Als Olaf Scholz im August des letzten Jahres Kanzlerkandidat der SPD wurde, schüttelten viele politische Beobachter den Kopf. Hatten die Sozialdemokraten denn wirklich niemand anderen zu bieten, als ihren letzten Vertreter der Agenda-Politik? In den Umfragen lag die Partei Anfang 2021 wie festgetackert bei 15 Prozent. Scholz’ frühzeitige Nominierung hatte nichts daran geändert. Mit ihm in den Wahlkampf zu starten wirkte wie eine Kapitulationserklärung.

Mittlerweile, eine Woche vor dem Wahltag, führt der 63-Jährige das Bewerberfeld an. Seine SPD liegt in den Umfragen stabil bei 25 Prozent. Dem Kandidaten selbst trauen viele Bürgerinnen und Bürger das Kanzleramt zu.

Hochwasser: Taten statt Worte

Was wirkt wie eine stetige Entwicklung nach oben, entpuppt sich bei genauer Betrachtung als Zweimonatstrend. Mitte Juli zerstörte das Sommerhochwasser Regionen in Rheinland-Pfalz und Nordrhein-Westfalen. Olaf Scholz reiste als Vizekanzler ins Krisengebiet. Anders als Armin Laschet sagte er wenig, als Bundesfinanzminister war er in der Position des Handelnden. Mitte August verabschiedete das Kabinett einen Hilfsfonds über 30 Milliarden Euro, anteilig finanziert vom Bund und von den Ländern.

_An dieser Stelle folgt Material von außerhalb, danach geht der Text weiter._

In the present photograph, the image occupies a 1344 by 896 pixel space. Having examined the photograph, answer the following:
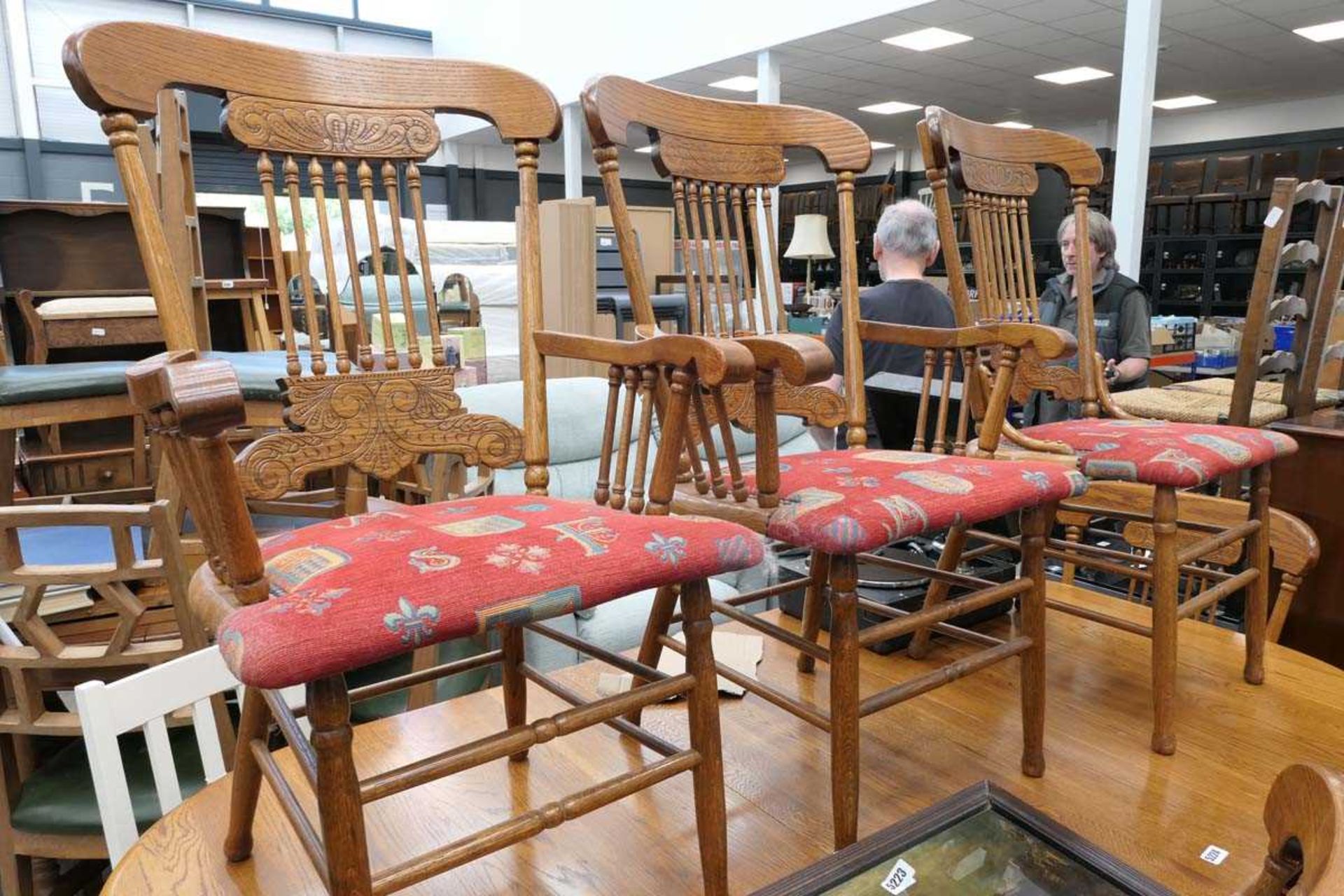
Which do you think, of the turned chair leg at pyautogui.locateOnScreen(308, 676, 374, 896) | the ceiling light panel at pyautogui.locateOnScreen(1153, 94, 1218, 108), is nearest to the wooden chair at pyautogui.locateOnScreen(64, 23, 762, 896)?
the turned chair leg at pyautogui.locateOnScreen(308, 676, 374, 896)

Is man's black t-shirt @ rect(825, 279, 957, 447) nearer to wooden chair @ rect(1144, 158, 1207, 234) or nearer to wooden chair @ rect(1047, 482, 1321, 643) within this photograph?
wooden chair @ rect(1047, 482, 1321, 643)

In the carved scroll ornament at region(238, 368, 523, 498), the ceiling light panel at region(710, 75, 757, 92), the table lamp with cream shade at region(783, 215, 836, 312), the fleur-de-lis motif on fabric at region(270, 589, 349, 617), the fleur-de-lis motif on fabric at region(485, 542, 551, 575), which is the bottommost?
the fleur-de-lis motif on fabric at region(270, 589, 349, 617)

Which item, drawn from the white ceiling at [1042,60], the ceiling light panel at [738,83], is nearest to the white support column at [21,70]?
the white ceiling at [1042,60]

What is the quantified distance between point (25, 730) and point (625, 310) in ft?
13.6

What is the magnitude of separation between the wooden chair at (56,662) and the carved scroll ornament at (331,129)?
2.25 feet

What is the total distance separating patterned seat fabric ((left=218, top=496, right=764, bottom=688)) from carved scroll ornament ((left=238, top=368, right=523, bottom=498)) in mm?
114

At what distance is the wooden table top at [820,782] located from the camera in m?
1.13

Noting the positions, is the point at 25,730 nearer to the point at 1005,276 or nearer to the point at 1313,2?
the point at 1005,276

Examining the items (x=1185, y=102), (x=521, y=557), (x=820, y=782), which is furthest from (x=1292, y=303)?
(x=1185, y=102)

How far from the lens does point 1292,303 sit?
232 cm

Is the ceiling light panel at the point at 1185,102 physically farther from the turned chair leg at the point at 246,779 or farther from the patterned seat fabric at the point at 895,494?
the turned chair leg at the point at 246,779

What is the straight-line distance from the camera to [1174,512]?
1392mm

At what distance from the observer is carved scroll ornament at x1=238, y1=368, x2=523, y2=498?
1.13 m

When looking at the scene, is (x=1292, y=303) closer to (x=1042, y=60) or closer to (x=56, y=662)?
(x=56, y=662)
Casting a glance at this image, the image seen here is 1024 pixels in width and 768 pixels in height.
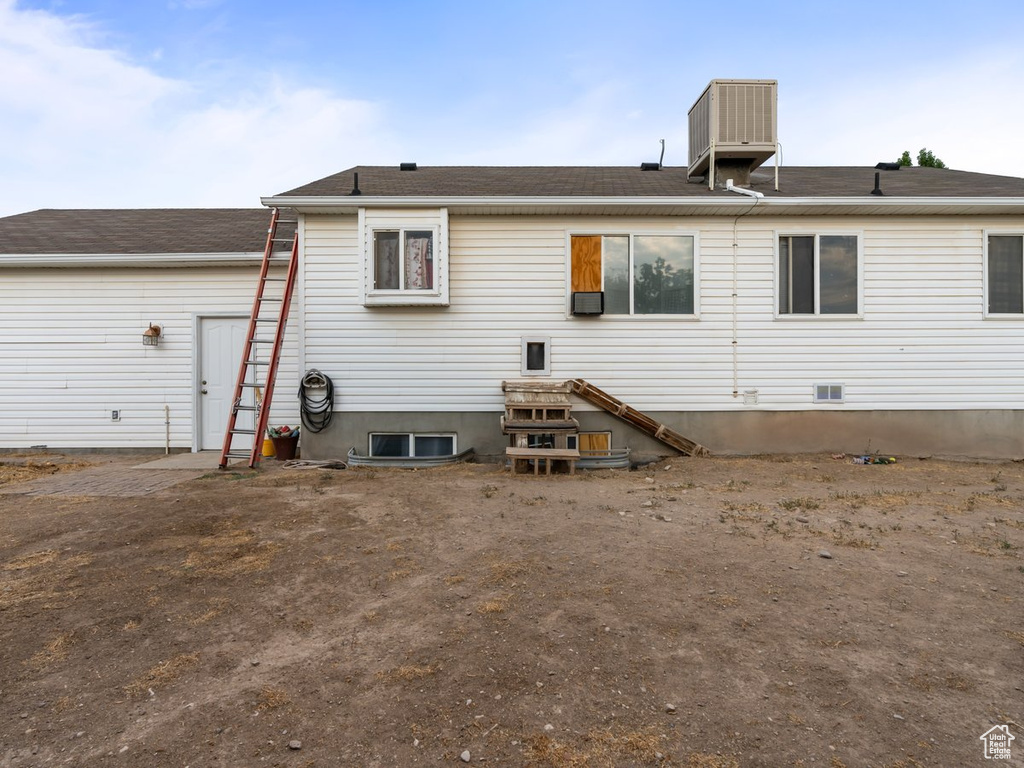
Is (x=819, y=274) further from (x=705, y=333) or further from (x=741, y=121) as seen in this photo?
(x=741, y=121)

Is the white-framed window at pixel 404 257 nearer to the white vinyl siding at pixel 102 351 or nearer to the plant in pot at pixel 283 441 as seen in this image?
the plant in pot at pixel 283 441

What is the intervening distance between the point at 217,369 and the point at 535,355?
5.14 meters

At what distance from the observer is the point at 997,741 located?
187 centimetres

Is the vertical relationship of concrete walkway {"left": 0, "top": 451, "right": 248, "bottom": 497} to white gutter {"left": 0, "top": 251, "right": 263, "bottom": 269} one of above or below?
below

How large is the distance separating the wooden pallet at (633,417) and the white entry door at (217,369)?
5386 mm

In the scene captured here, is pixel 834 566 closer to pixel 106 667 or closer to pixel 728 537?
pixel 728 537

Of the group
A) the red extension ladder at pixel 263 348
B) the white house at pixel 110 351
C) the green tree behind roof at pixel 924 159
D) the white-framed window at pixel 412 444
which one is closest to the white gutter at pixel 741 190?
the white-framed window at pixel 412 444

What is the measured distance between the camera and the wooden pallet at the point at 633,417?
728 centimetres

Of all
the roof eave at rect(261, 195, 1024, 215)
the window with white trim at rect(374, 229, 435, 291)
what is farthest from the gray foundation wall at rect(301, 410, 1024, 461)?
the roof eave at rect(261, 195, 1024, 215)

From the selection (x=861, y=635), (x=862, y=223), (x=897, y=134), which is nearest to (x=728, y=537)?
(x=861, y=635)

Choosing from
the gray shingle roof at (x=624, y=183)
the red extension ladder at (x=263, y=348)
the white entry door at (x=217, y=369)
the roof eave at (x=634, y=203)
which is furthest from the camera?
the white entry door at (x=217, y=369)

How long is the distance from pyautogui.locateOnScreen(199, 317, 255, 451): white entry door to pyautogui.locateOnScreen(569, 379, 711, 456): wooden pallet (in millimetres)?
5386

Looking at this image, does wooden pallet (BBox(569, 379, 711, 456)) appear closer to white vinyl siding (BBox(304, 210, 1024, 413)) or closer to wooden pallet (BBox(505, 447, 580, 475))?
white vinyl siding (BBox(304, 210, 1024, 413))

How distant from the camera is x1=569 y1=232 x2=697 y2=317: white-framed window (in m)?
7.52
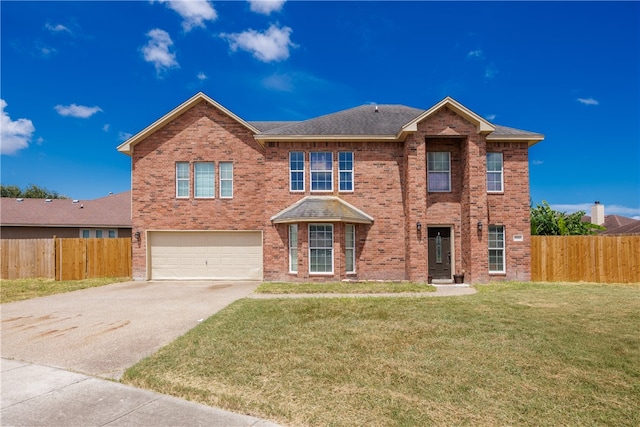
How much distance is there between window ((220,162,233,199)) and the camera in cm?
1739

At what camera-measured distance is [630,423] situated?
156 inches

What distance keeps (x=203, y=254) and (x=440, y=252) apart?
10675mm

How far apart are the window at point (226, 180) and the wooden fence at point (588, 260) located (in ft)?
44.5

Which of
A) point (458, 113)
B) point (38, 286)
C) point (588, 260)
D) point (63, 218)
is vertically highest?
point (458, 113)

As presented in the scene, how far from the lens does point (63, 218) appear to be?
23719 mm

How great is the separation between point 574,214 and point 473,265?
9.66 meters

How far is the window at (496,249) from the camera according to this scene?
1585 cm

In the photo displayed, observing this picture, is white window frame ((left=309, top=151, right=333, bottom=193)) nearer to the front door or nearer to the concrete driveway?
the front door

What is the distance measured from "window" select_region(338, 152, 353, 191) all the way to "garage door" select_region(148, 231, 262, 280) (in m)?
4.62

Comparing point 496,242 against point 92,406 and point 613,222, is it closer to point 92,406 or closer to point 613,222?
point 92,406

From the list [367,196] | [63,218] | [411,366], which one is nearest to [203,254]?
[367,196]

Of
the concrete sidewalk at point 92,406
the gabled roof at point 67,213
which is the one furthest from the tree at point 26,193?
the concrete sidewalk at point 92,406

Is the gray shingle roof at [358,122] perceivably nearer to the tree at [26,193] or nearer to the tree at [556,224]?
the tree at [556,224]

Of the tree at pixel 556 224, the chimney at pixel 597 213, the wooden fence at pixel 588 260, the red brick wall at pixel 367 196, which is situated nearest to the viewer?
Answer: the red brick wall at pixel 367 196
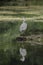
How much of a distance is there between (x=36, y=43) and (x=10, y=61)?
1.83 metres

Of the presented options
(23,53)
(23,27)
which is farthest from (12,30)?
(23,53)

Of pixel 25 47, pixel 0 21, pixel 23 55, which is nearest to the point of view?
pixel 23 55

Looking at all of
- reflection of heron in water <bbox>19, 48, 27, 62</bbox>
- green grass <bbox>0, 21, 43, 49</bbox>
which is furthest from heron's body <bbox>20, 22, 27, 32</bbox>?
reflection of heron in water <bbox>19, 48, 27, 62</bbox>

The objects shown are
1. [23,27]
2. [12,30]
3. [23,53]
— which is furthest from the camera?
[12,30]

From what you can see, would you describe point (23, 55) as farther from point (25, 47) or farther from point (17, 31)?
point (17, 31)

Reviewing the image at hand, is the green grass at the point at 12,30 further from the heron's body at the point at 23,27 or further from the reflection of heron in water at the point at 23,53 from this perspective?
the reflection of heron in water at the point at 23,53

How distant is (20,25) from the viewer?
9.34 meters

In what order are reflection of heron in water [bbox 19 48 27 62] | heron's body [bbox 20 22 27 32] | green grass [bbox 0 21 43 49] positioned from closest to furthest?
reflection of heron in water [bbox 19 48 27 62] → green grass [bbox 0 21 43 49] → heron's body [bbox 20 22 27 32]

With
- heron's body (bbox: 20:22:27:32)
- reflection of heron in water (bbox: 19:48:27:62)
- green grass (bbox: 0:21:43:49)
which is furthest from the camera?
heron's body (bbox: 20:22:27:32)

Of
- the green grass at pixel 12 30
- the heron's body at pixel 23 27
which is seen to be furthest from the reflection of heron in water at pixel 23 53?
the heron's body at pixel 23 27

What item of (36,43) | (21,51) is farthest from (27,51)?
(36,43)

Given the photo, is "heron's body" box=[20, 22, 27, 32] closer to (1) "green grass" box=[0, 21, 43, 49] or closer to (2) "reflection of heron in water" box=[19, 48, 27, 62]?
(1) "green grass" box=[0, 21, 43, 49]

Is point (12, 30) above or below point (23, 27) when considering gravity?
below

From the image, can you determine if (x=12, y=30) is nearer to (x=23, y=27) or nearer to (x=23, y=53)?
(x=23, y=27)
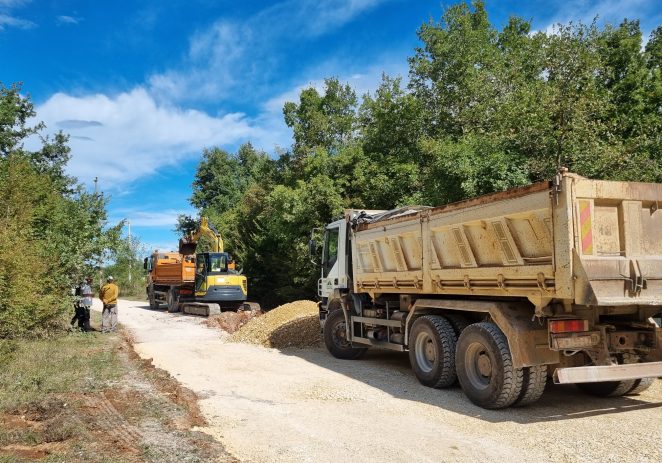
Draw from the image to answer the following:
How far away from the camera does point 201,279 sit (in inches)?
932

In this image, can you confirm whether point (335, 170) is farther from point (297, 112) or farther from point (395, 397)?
point (395, 397)

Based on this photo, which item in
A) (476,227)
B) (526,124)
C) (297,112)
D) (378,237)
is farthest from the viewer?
(297,112)

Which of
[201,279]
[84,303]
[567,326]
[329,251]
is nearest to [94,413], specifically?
[567,326]

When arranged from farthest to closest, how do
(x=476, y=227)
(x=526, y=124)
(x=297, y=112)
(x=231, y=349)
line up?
(x=297, y=112)
(x=526, y=124)
(x=231, y=349)
(x=476, y=227)

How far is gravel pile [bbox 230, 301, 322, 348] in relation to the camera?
44.9 ft

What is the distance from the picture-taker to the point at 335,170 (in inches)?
938

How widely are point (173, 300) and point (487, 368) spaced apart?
21.9 m

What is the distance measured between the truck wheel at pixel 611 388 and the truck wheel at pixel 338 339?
488 centimetres

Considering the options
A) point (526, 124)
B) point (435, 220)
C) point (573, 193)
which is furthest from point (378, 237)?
point (526, 124)

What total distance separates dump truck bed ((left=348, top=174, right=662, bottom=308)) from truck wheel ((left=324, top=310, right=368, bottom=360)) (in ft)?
13.1

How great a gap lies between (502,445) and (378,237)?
196 inches

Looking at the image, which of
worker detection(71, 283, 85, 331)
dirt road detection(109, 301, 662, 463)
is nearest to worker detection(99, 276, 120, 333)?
worker detection(71, 283, 85, 331)

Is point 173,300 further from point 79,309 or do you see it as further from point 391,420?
point 391,420

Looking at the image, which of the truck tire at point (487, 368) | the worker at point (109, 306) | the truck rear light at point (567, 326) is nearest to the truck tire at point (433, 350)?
the truck tire at point (487, 368)
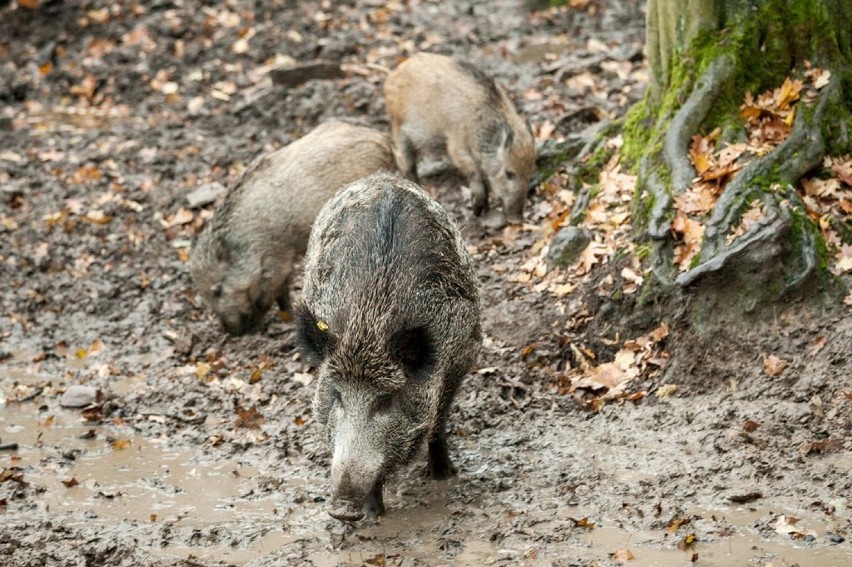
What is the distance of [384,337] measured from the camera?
16.6 ft

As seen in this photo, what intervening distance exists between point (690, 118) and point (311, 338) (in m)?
2.72

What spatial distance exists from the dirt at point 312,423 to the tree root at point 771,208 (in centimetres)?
23

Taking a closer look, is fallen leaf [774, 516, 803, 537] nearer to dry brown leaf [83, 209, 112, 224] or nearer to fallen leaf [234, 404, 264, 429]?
fallen leaf [234, 404, 264, 429]

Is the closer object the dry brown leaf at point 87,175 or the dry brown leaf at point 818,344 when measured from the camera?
the dry brown leaf at point 818,344

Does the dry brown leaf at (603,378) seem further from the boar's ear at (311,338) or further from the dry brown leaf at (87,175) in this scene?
the dry brown leaf at (87,175)

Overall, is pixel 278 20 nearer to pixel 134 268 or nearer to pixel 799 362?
pixel 134 268

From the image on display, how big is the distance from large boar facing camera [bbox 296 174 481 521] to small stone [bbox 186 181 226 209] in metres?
4.12

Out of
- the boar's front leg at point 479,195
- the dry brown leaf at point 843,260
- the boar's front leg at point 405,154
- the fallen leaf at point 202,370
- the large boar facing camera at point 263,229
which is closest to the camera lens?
the dry brown leaf at point 843,260

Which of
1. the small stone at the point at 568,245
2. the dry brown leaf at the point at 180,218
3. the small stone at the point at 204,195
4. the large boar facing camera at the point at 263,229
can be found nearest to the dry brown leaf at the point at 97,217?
the dry brown leaf at the point at 180,218

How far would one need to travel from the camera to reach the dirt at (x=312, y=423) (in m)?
4.99

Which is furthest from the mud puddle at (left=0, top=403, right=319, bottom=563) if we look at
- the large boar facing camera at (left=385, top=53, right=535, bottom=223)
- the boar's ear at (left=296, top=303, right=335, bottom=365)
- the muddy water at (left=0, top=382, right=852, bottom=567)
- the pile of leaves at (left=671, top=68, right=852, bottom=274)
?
the large boar facing camera at (left=385, top=53, right=535, bottom=223)

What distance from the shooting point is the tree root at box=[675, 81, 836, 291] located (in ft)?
19.2

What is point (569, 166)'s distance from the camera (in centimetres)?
897

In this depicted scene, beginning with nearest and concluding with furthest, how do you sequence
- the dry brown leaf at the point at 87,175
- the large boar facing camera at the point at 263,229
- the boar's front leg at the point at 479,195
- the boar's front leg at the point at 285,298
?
the large boar facing camera at the point at 263,229, the boar's front leg at the point at 285,298, the boar's front leg at the point at 479,195, the dry brown leaf at the point at 87,175
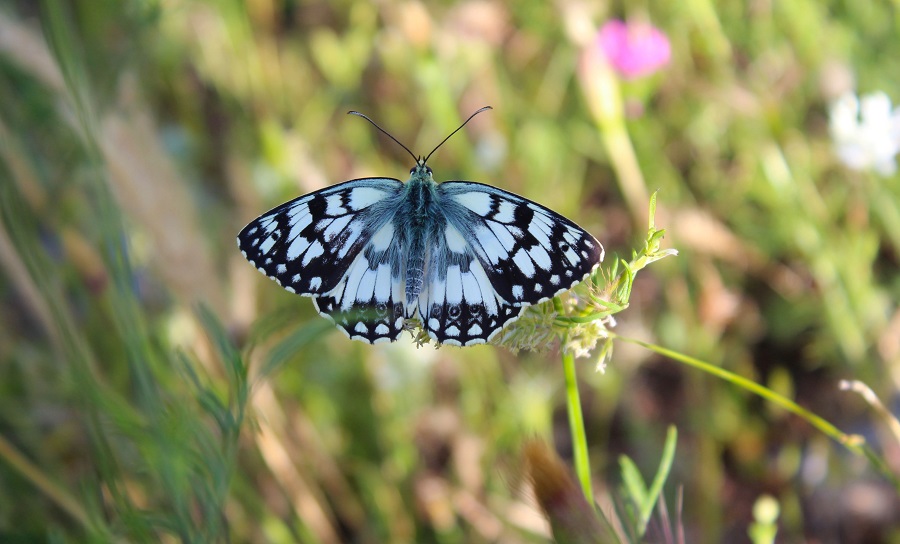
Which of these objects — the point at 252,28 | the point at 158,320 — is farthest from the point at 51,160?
the point at 252,28

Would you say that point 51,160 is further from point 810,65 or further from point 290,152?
point 810,65

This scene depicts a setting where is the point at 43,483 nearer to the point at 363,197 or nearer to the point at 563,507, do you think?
the point at 363,197

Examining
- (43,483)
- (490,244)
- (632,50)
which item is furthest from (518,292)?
(632,50)

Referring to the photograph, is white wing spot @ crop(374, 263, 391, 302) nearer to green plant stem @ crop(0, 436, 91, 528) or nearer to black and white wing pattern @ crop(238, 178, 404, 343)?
black and white wing pattern @ crop(238, 178, 404, 343)

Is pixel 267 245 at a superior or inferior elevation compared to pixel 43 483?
superior

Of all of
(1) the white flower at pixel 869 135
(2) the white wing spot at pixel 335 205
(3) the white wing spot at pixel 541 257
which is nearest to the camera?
(3) the white wing spot at pixel 541 257

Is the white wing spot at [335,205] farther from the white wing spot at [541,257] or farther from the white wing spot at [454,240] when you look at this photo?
the white wing spot at [541,257]

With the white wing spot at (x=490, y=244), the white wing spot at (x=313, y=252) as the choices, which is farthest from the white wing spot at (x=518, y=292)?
the white wing spot at (x=313, y=252)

Tatsächlich ist genau das der Job eines Ministers; doch in diesem Sommer war es natürlich auch hochwillkommene Wahlkampfhilfe. Die Zustimmungswerte für die SPD steigen seither an. Ende August lagen dann Union und Sozialdemokraten gleichauf bei 23 Prozent, seit dem 7. September liegt die SPD stabil bei 25 Prozent, während die Union zu tun hat, aufzuholen.

Ruhig bleiben und abwarten

Während Armin Laschet ein ums andere Mal patzte, musste Scholz einfach nur ruhig bleiben und abwarten. Und genau das tut er seitdem. Während das Land zugepflastert ist mit knallroten SPD-Wahlplakaten, von denen Scholz „schlumpfig” (Markus Söder) lächelt, verhält sich sein Parteiführungsduo Esken/Walter-Borjans mucksmäuschenstill. Wenn Laschet in den Kanzler-Triellen zusehends aggressiver wird, hört Scholz sich an, was der Nordrhein-Westfale zu sagen hat und pariert staatsmännisch. Und wenn Union und FDP ihm eine Neigung zu einer Koalition mit der Linken anzuhängen versuchen, lässt er den Ball hanseatisch ins Aus rollen.

Sachlichkeit statt Polarisierung

Zusammenfassend kann man sagen, dass Olaf Scholz auch deshalb so weit vorne liegt, weil er von den drei Kandidaten einfach die wenigsten Fehler macht. Gelernt hat er das bei seiner Regierungschefin Angela Merkel. Die hat in ihren sechzehn Jahren Kanzlerinnenschaft auf Sachlichkeit statt Polarisierung gesetzt. Wenn sie verstanden hatte, wo gerade die Mehrheiten zu verorten sind, hat sie ihre Entscheidungen genau dorthin verrückt. Olaf Scholz macht gar keinen Hehl daraus, dass genau das sein Angebot ist: eine Merkel 2.0.